Le premier jour
Dimanche 13 novembre 2011


Le premier jour a commencé en réalité la veille, le samedi à 22 heures, quand mon amie Nisara a reçu un appel téléphonique d’une de ses soeurs. Elle vient vers moi en pleurs pour m’annoncer la mort de son père et son départ le lendemain pour Khorat dans le nord-est (Issan) proche du Cambodge. Je décide sur le champs de l’accompagner, sentant que j’allais vivre quelque chose de particulier. A 22 h.30 nos places étaient réservées dans un avion en partance pour Bangkok à 7 heures du matin.
Pendant le trajet, elle m’explique que toute sa famille l’attend à l’hôpital de Khorat (Maharat Nakhonratchasima Hospital) pour la levée du corps. Aussitôt arrivé à Bangkok, elle négocie le prix d’un taxi pour les 4 heures de route (270 km pour env. Fr. 77.-).
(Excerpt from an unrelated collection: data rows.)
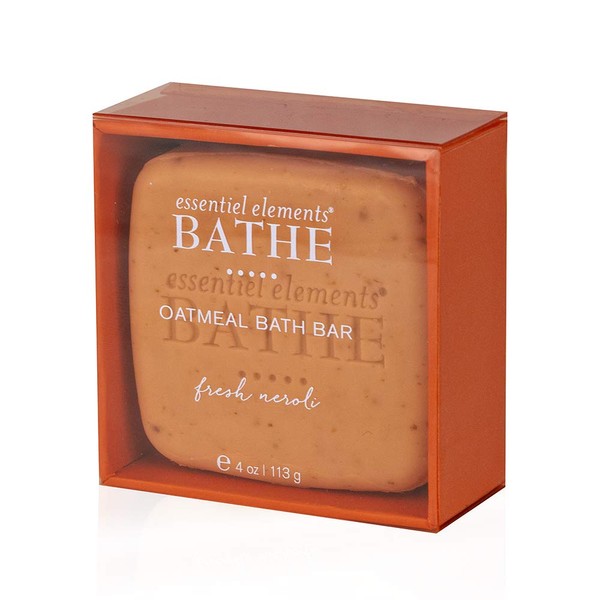 Bathe Oatmeal Soap, 4oz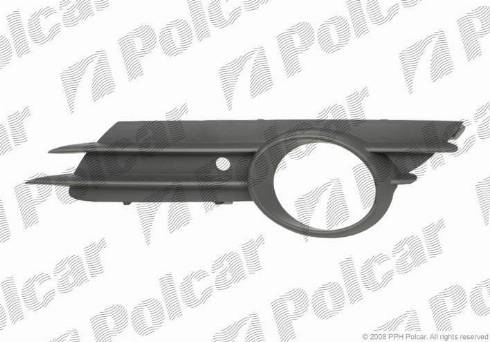 Polcar 555827-4 - Ventilatora reste, Bampers www.autospares.lv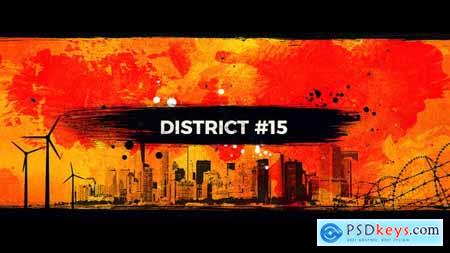 District #15 22404719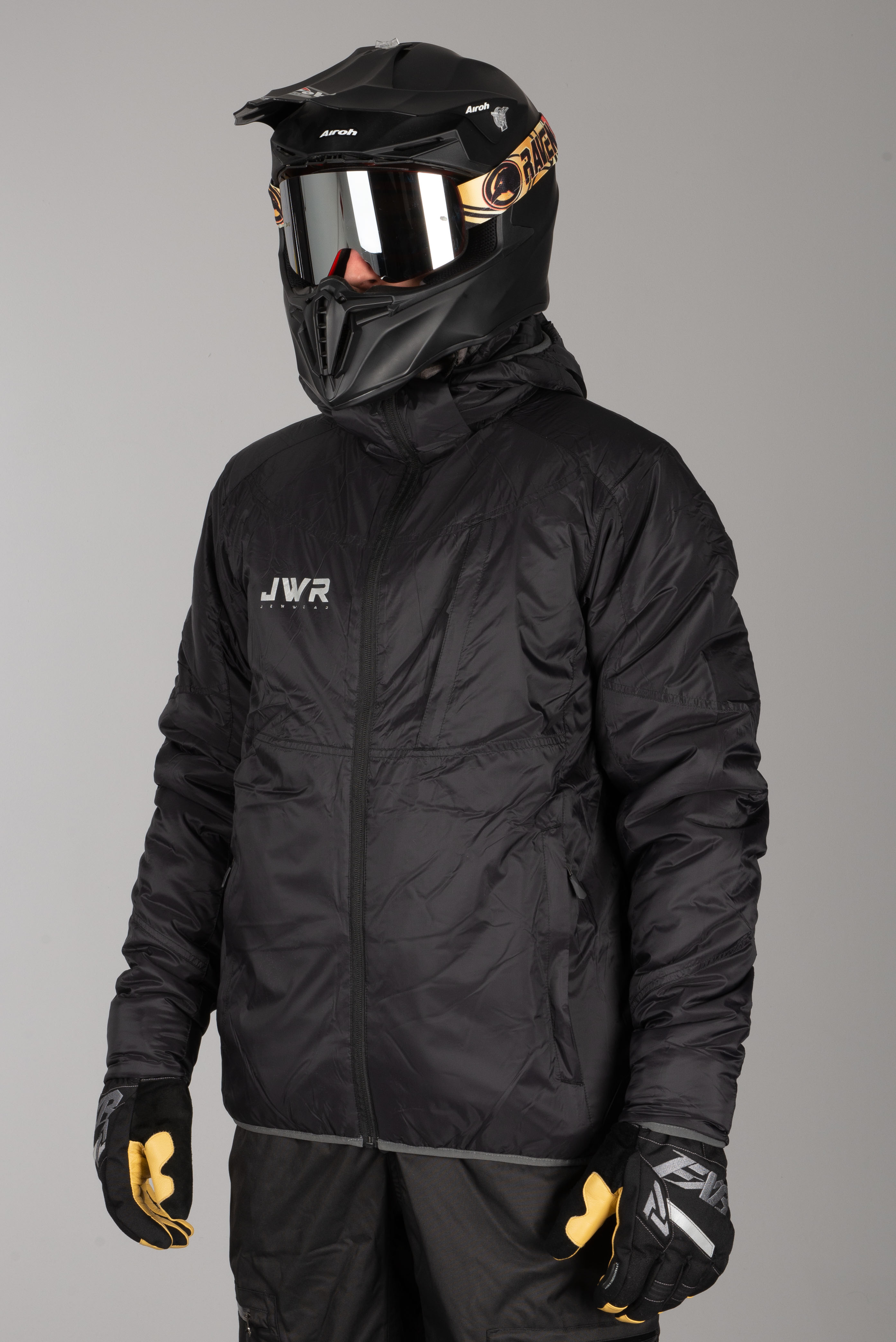 Chaqueta Jethwear Cruiser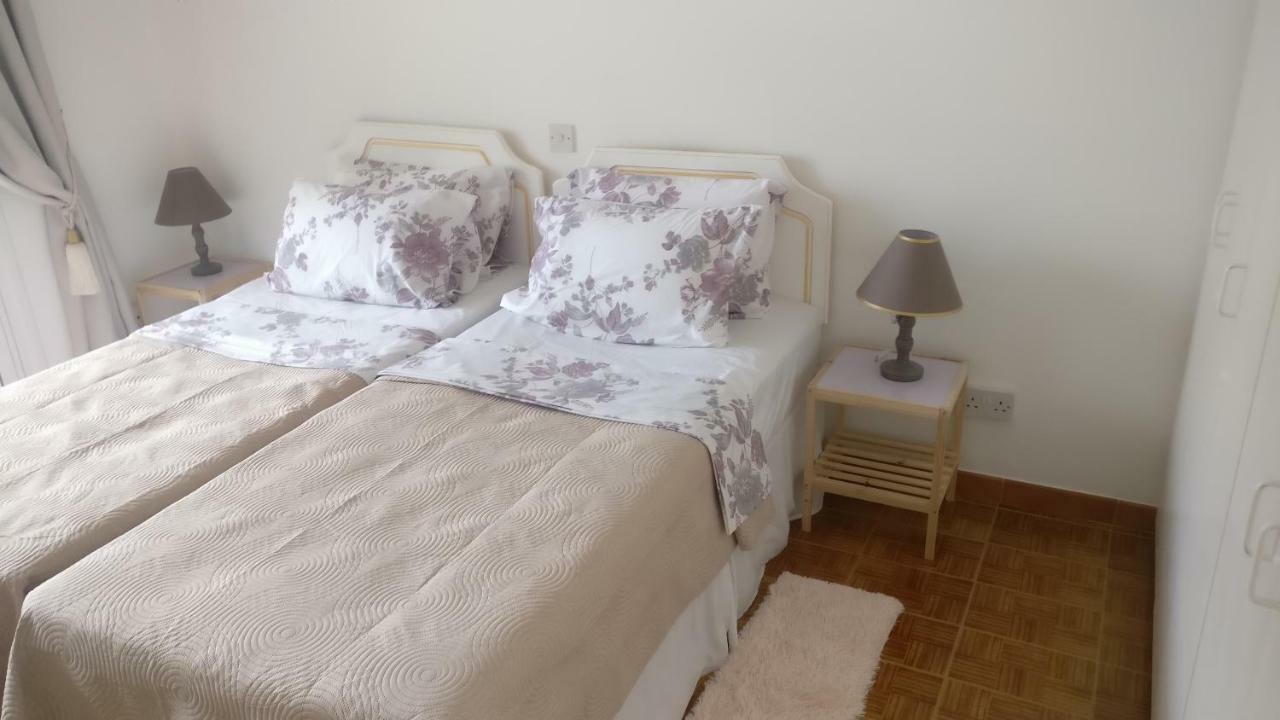 Limnaria West Park Apartment Paphos Luaran gambar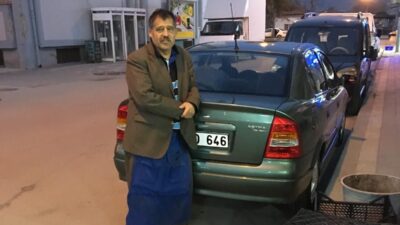 Yozgat’ın Yerköy ilçesi Ayanoğlu Mahallesi sakinlerinden, pazarcı esnafının tanınan simalarından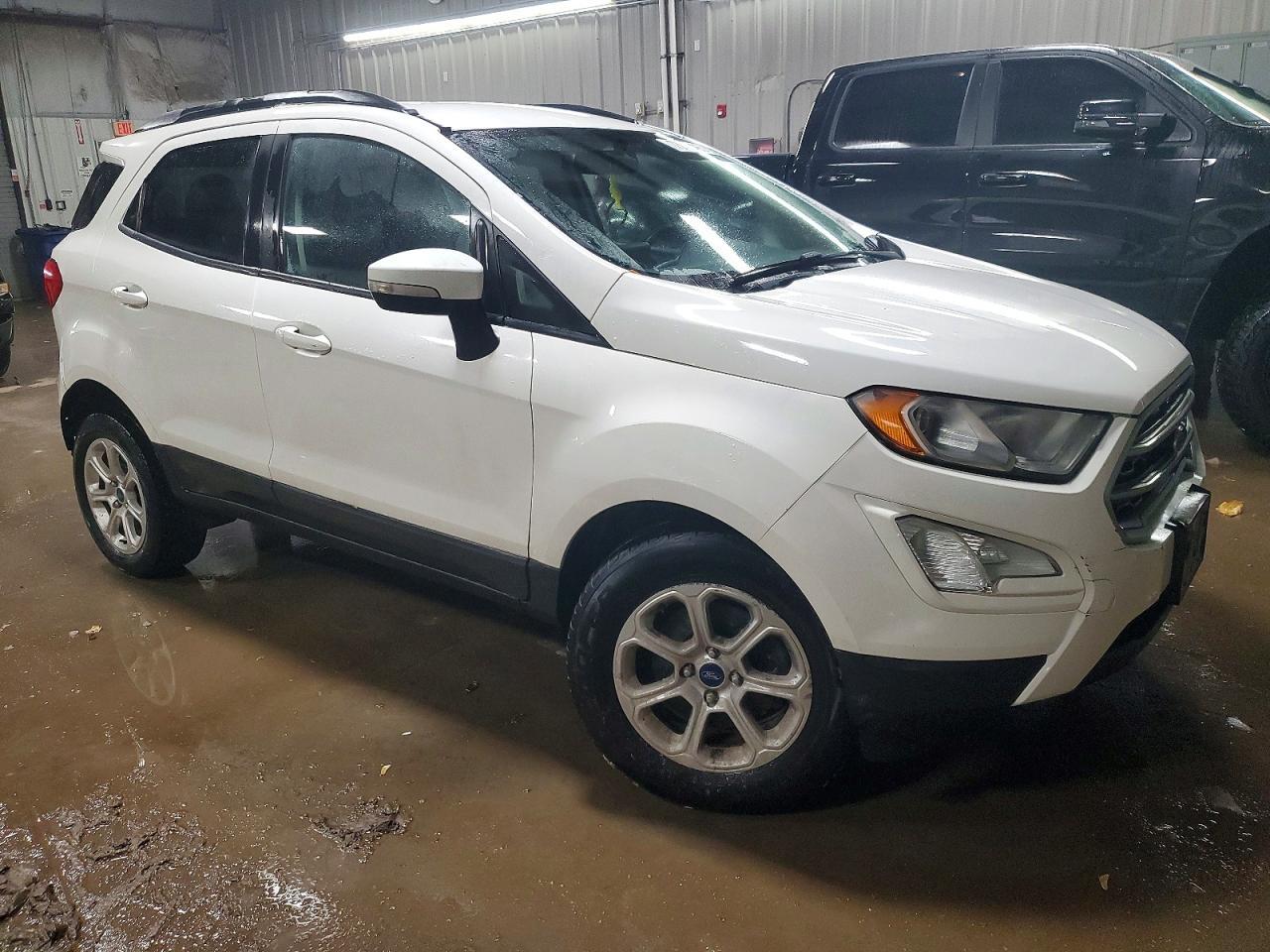 2018 Ford Ecosport Se - Image 4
Arrivé devant l’hôpital, 5 ou 6 de ses frères et soeurs (sur une fratrie de 10) sont là pour nous accueillirent. Sommaires présentations, puis nous montons au 8ème et dernier étage. Premier choc, la quinzaine de lits dans le corridor. Le deuxième choc, ce corridor longe une unique pièce contenant selon mon estimation 55-58 lits, montés sur pieds à roulettes, disposés dans un désordre incroyable. Chacun venant trouver un de ses proches déplace, écarte les lits voisins pour accéder à celui convoité. La pudeur, la boule dans mon plexus et la gêne que j’ai vis-à-vis des familles m’interdisent de faire des photos (j’en prend quand même une ou deux à la sauvette) de ce qui m’apparait comme un mouroir vu l’âge et l’état de ceux qui occupe cet immense local.
Dernier choc, et pas des moindres, celui que Nisara me désigne comme son père est toujours vivant, sous assistance respiratoire. Un médecin débranche le «futur mort» et nous l’emmenons sur une civière avec nous dans l'ascenseur pour descendre au parking. Il essaie de parler, de respirer... sa fille ainée lui parle pour le calmer tout en lui mettant un linge sur la bouche et un autre sur les yeux.
La civière et le mourant sont posés sur le pont d’un pick-up, ainsi que 2 ou 3 de ces fils et beaux-fils. On me fait l’honneur de m’asseoir à côté du chauffeur, alors que 3 de ses filles occupent le siège arrière.
J’ai de la peine à comprendre. Nous allons à une cérémonie funéraire d’une personne toujours vivante (?). Nous roulons depuis environ 1/2 heure, après être sorti de ville, à 120 km/h. lorsque des coups, tapés sur la vitre arrière par les passagers sur le pont, nous annoncent la mort du papa.
Lorsque nous quittons la route rapide nous réduisons la vitesse et nous slalomons entre les immenses nids de poule que la mousson et les tracteurs des grandes compagnies de cannes à sucre ont créés. Après une heure nous arrivons enfin dans le village. Le chauffeur donne des coups de klaxon pour annoncer à tous l’arrivée du mort.
Dans la cour de la ferme, assises par terre sur une natte, la veuve ainsi que quelques vieilles du village qui l’accompagnent partent en larmes. Le corps est déposé sur une table et tout le monde vient se prosterner entre ses pieds. Un enfant, que l’on force à cette pratique, hurle d’effroi. Le corps est ensuite lavé puis habillé par ses filles les plus âgées avant d’être déposé dans le cercueil. Ce dernier, qui n’a pas de couvercle, est finalement glissé dans une chambre froide à roulette (bahut couvert de verroterie et enluminé) qui va être garnie et encensée durant les 4 jours de veillée funèbre.
Commence alors les préparatifs - chapiteau, chaises, tables, nourriture - pour recevoir tous les invités. Rien que la famille proche - filles, fils et leurs conjoints, petits-enfants et arrières-petits-enfants - présent ce jour-là j’ai compté 53 personnes. Le jour de la crémation ce chiffre grimpera à près de 300 bouches à nourrir. Maintenant la maisonnée va vivre 24 heures sur 24. Il y a constamment des gens qui s’affairent en cuisine. Les femmes s’occupent du lavages de la vaisselles, de la préparation des légumes et de la cuissons des aliments. Les hommes ont les départements boucherie et poissonnerie; tuer, dépecer et émincer la viande à la machette.
Il y a le secteur divertissement, des organisateurs de jeu d’argent viendront chaque nuit dérouler leur tapis pour les mises, sorte de roulettes, et les billets vont passer de mains à mains entre perdants et gagnants.